▶ [What to work on] Would you repeat the listing exactly but omit every picture?

▶ [Items]
════════════════════
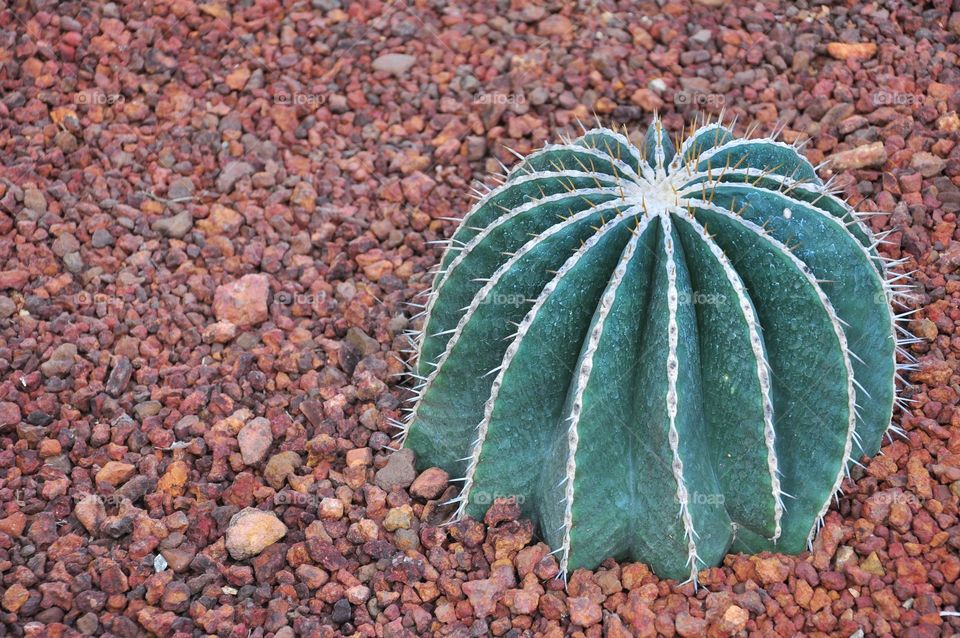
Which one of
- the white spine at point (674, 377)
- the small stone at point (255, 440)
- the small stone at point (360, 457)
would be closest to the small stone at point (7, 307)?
the small stone at point (255, 440)

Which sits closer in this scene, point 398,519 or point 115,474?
point 398,519

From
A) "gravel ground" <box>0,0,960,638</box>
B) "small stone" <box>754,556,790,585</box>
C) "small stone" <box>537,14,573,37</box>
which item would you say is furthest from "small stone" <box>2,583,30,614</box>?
"small stone" <box>537,14,573,37</box>

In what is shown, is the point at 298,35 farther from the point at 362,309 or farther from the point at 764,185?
the point at 764,185

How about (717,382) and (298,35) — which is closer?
(717,382)

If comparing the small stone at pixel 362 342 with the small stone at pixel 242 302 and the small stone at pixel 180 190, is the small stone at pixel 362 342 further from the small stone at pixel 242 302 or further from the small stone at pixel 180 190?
the small stone at pixel 180 190

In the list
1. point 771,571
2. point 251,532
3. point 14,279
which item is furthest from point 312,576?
point 14,279

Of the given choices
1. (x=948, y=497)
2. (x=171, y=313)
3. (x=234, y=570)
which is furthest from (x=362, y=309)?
(x=948, y=497)

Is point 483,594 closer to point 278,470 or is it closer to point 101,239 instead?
point 278,470
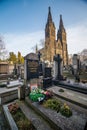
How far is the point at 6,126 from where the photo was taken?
443 cm

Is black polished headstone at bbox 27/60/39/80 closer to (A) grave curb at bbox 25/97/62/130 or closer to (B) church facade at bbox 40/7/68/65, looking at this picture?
(A) grave curb at bbox 25/97/62/130

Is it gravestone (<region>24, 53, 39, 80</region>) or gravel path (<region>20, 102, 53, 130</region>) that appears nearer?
gravel path (<region>20, 102, 53, 130</region>)

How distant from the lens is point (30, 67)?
30.3 ft

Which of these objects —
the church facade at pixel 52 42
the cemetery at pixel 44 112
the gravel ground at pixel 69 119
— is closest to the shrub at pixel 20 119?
the cemetery at pixel 44 112

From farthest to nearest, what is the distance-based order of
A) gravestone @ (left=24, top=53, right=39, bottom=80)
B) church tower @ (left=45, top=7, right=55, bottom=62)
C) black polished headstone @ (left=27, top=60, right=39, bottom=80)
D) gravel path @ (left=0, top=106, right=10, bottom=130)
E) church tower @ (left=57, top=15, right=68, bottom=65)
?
church tower @ (left=57, top=15, right=68, bottom=65), church tower @ (left=45, top=7, right=55, bottom=62), black polished headstone @ (left=27, top=60, right=39, bottom=80), gravestone @ (left=24, top=53, right=39, bottom=80), gravel path @ (left=0, top=106, right=10, bottom=130)

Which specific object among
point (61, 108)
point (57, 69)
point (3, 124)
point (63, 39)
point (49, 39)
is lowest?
point (3, 124)

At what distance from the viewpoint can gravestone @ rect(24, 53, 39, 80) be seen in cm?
892

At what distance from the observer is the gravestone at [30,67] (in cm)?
892

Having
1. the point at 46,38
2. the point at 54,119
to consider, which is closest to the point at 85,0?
the point at 54,119

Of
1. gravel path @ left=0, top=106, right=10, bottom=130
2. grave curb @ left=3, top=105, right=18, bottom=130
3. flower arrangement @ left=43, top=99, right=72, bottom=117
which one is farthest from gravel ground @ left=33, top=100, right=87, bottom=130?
gravel path @ left=0, top=106, right=10, bottom=130

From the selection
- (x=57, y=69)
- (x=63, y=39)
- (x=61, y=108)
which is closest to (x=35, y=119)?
(x=61, y=108)

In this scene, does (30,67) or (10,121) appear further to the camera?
(30,67)

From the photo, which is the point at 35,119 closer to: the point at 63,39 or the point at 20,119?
the point at 20,119

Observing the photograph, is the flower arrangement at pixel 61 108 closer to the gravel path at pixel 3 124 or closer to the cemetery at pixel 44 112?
the cemetery at pixel 44 112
════════════════════
▶ [Output below]
Which one of
- the white spine at point (674, 377)
- the small stone at point (255, 440)
- the small stone at point (360, 457)
would be closest to the small stone at point (7, 307)?
the small stone at point (255, 440)

Which sits closer in this scene, point 398,519 or point 115,474?
point 398,519

From
A) "gravel ground" <box>0,0,960,638</box>
B) "small stone" <box>754,556,790,585</box>
C) "small stone" <box>537,14,573,37</box>
which item would you say is furthest from "small stone" <box>2,583,30,614</box>?
"small stone" <box>537,14,573,37</box>

In what is shown, is the point at 298,35 farther from the point at 362,309 or farther from the point at 764,185?
the point at 764,185

How about (717,382) and (298,35) — which is closer?
(717,382)

If comparing the small stone at pixel 362 342 with the small stone at pixel 242 302 and the small stone at pixel 180 190, is the small stone at pixel 362 342 further from the small stone at pixel 242 302 or further from the small stone at pixel 180 190?
the small stone at pixel 180 190

In the list
1. point 771,571
2. point 251,532
3. point 14,279
which item is furthest from point 312,576?
point 14,279

Of the given choices
1. (x=948, y=497)
2. (x=171, y=313)
3. (x=234, y=570)
which is furthest from (x=362, y=309)?
(x=948, y=497)

Is point 483,594 closer to point 278,470 or is it closer to point 101,239 instead?
point 278,470
How far is the point at 6,126 from where the photo was taken?
443 cm

Is black polished headstone at bbox 27/60/39/80 closer to (A) grave curb at bbox 25/97/62/130 or closer to (B) church facade at bbox 40/7/68/65, looking at this picture?
(A) grave curb at bbox 25/97/62/130

Is it gravestone (<region>24, 53, 39, 80</region>) or gravel path (<region>20, 102, 53, 130</region>) that appears nearer?
gravel path (<region>20, 102, 53, 130</region>)

How distant from the lens is point (30, 67)?
30.3 ft

Which of these objects —
the church facade at pixel 52 42
the cemetery at pixel 44 112
the gravel ground at pixel 69 119
— is closest to the shrub at pixel 20 119?
the cemetery at pixel 44 112

From farthest to nearest, what is the distance-based order of
A) gravestone @ (left=24, top=53, right=39, bottom=80)
B) church tower @ (left=45, top=7, right=55, bottom=62)
C) black polished headstone @ (left=27, top=60, right=39, bottom=80)
D) gravel path @ (left=0, top=106, right=10, bottom=130)
E) church tower @ (left=57, top=15, right=68, bottom=65)
?
church tower @ (left=57, top=15, right=68, bottom=65), church tower @ (left=45, top=7, right=55, bottom=62), black polished headstone @ (left=27, top=60, right=39, bottom=80), gravestone @ (left=24, top=53, right=39, bottom=80), gravel path @ (left=0, top=106, right=10, bottom=130)

Which specific object among
point (61, 108)
point (57, 69)
point (3, 124)
point (63, 39)
point (49, 39)
is lowest?
point (3, 124)

At what distance from the viewpoint can gravestone @ rect(24, 53, 39, 80) be seen in cm?
892

At what distance from the observer is the gravestone at [30,67] (in cm)?
892

Having
1. the point at 46,38
2. the point at 54,119
to consider, which is closest to the point at 85,0?
the point at 54,119

Of
1. gravel path @ left=0, top=106, right=10, bottom=130
2. grave curb @ left=3, top=105, right=18, bottom=130
3. flower arrangement @ left=43, top=99, right=72, bottom=117
which one is farthest from gravel ground @ left=33, top=100, right=87, bottom=130?
gravel path @ left=0, top=106, right=10, bottom=130

From the selection
- (x=57, y=69)
- (x=63, y=39)
- (x=61, y=108)
which is closest to (x=35, y=119)?
(x=61, y=108)

In this scene, does (30,67) or (10,121) appear further to the camera?
(30,67)

From the photo, which is the point at 35,119 closer to: the point at 63,39 or the point at 20,119?
the point at 20,119

Observing the photograph, is the flower arrangement at pixel 61 108 closer to the gravel path at pixel 3 124 or closer to the cemetery at pixel 44 112?
the cemetery at pixel 44 112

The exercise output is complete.